The Marquez Team has pioneered the development of Online Crystallography; fully automated protein-to-structure pipelines integrating crystallization, synchrotron data collection, and crystallographic data analysis into continuous workflows operated via the web. These pipelines rely on the CrystalDirect technology and the Crystallography Data Management system and have been fully integrated with automated data collection at the ESRF synchrotron, enabling rapid structure determination and large-scale X-ray-based fragment screening. Our facility generates large amounts of AI-ready data, and we are now extending our work to introduce Machine Learning (ML) approaches for AI-driven automation and for hit-to-lead optimisation and structure-based drug design. Our interdisciplinary team offers opportunities for scientists, engineers, and software developers to work in one of the leading infrastructures for structural biology within the areas of protein crystallography, fragment screening, drug design, automation, and large-scale scientific data management and Machine Learning. Currently, we are particularly interested in profiles in structural biology or computer science oriented towards one or several of the following areas: fragment screening, structure-guided drug design, machine learning, and artificial intelligence.

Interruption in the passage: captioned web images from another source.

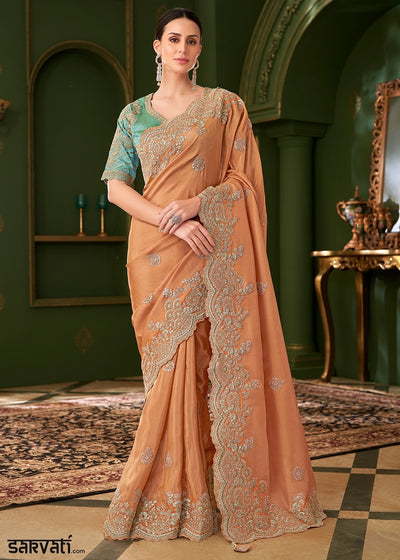 Cantaloupe Orange Viscose Georgette Silk Saree with Thread & Sequin Work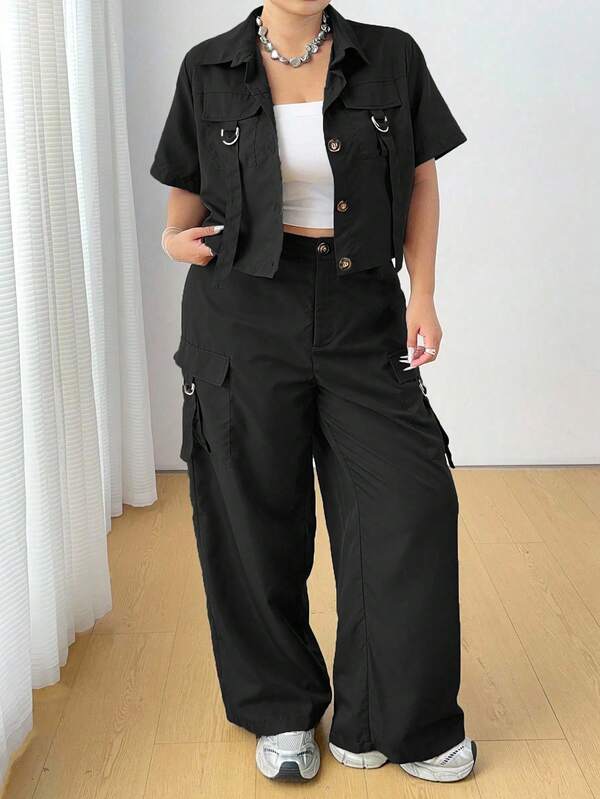 POPSWAY Conjunto de camisa y pantalones de utilidad casual de talla grande con cinturón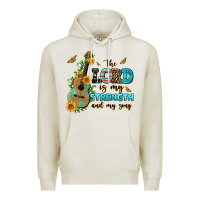 Oatmeal Heather the lord is my strength and my song guitar with su Premium Hoodie - AdoDesignShop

The Papp Team at EMBL Grenoble develops scientific instrumentation for macromolecular X-ray Crystallography and Cryo-Electron Microscopy applications. One of our most recent and significant development projects is the EasyGrid technology, a system designed to fully automate sample preparation and quality control for cryo-imaging experiments. Pilot measurements demonstrated that the EasyGrid system is suitable for preparing samples for Single Particle Analysis experiments and showed the superiority of EasyGrid-prepared samples in terms of ice quality for Cryo-Electron Tomography and X-ray Nano Imaging techniques, compared to traditional plunge freezing equipment. Based on these solid technical developments, the team is now working on creating software tools to fully automate the Cryo-EM/ET sample preparation workflow, including an AI-based system for preparation parameter optimization using an on-the-fly sample quality control method.

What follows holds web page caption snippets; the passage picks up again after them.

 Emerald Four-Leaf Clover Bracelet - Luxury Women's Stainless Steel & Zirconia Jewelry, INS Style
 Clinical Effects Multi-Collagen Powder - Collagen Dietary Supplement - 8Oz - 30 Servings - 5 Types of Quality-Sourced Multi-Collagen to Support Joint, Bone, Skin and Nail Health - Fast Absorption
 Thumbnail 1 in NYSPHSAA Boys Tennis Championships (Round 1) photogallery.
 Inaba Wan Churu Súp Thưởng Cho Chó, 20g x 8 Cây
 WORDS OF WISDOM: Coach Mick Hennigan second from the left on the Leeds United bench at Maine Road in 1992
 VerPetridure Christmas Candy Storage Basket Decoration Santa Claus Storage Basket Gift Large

The Gene Editing and Virus Facility establishes ethical frameworks, designs strategies, develops reagents, optimises delivery, and ensures accurate detection of gene-edits. All these elements are areas of active innovation and evolution. For example, recently, we established high-frequency targeted DNA knock-in via viral delivery into mouse embryos, which was further developed using an all-in-one AAV containing an evolved novel mini-Cas9, gRNA, and repair template. Future work is to take this in-house expertise and expand the functionality of these tools across a more diverse range of organisms within the Kingdom Animalia.

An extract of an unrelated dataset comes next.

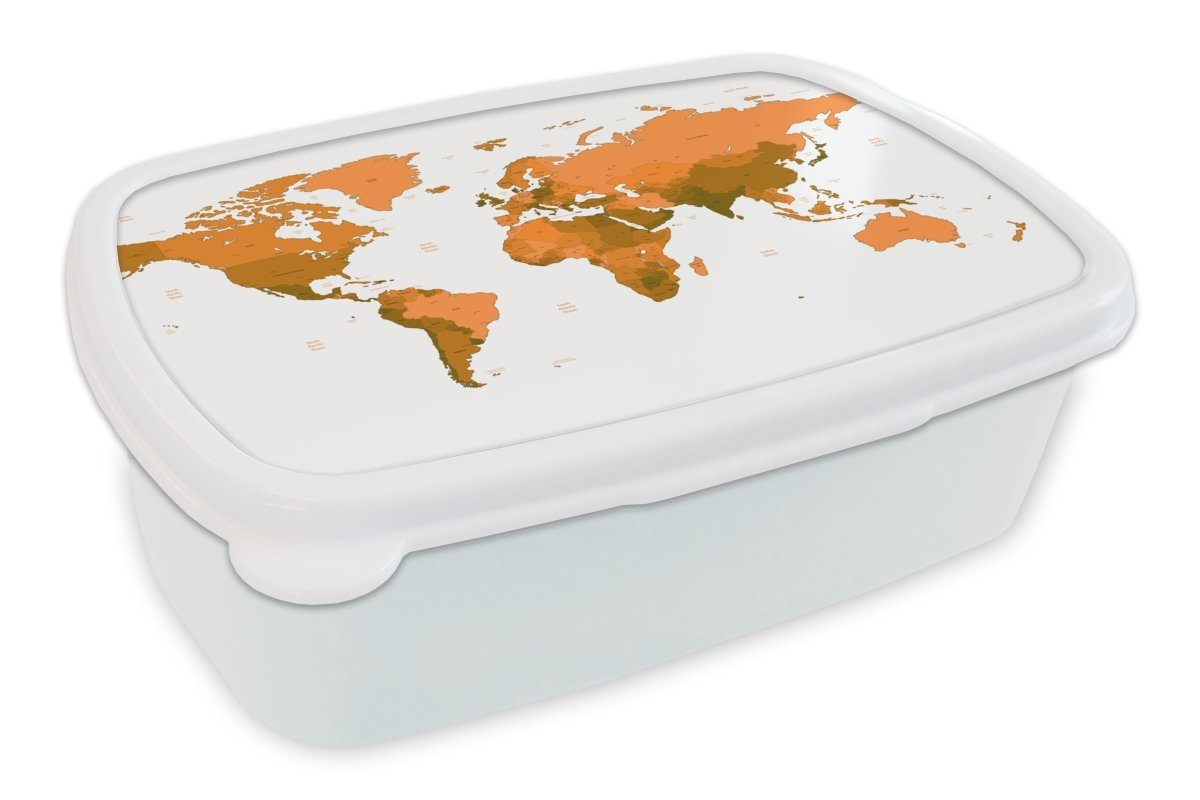 MuchoWow Lunchbox Weltkarte - Orange - Einfach, Kunststoff, (2-tlg), Brotbox für Kinder und Erwachsene, Brotdose, für Jungs und Mädchen weiß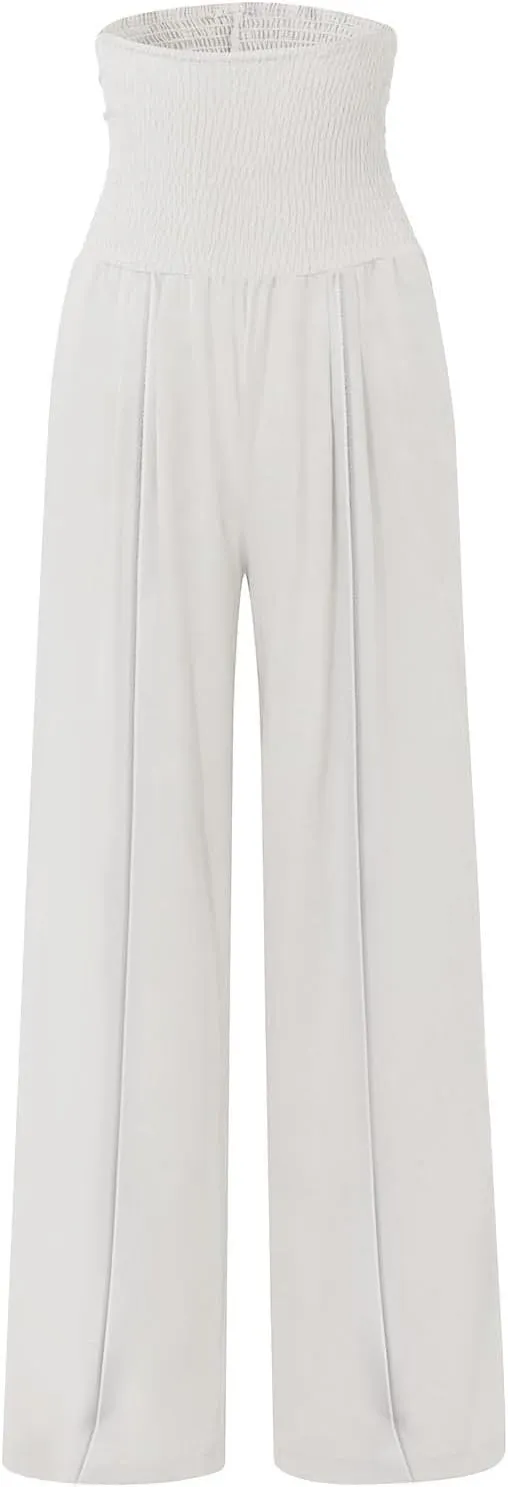 Women's Linen Blend Summer Palazzo Palazzo Pants High Waist Straight Slim Fit Pants Business Work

Our group is developing enabling technologies that push the technical limits in spatial biology research and applying them for understanding how molecular and spatial composition of cells relates to their phenotype. We have set up cutting-edge methods that integrate advanced imaging and omics (SABER, Light-Seq) down to subcellular spatial omics, and implement automated workflows for hardware-software communication for adaptive feedback microscopy. We are particularly interested in spatial organization of subcellular compartments and their transcriptomic and proteomic composition. We have recently developed a new in situ proximity detection approach (ProPER) and would like to develop new applications for high-throughput in situ annotation of molecular states of RNA and proteins, high-fidelity detection of small and/or surface RNAs, as well as cell-cell interactions. We would also incorporate this approach together with other commercial and custom spatial omics methods.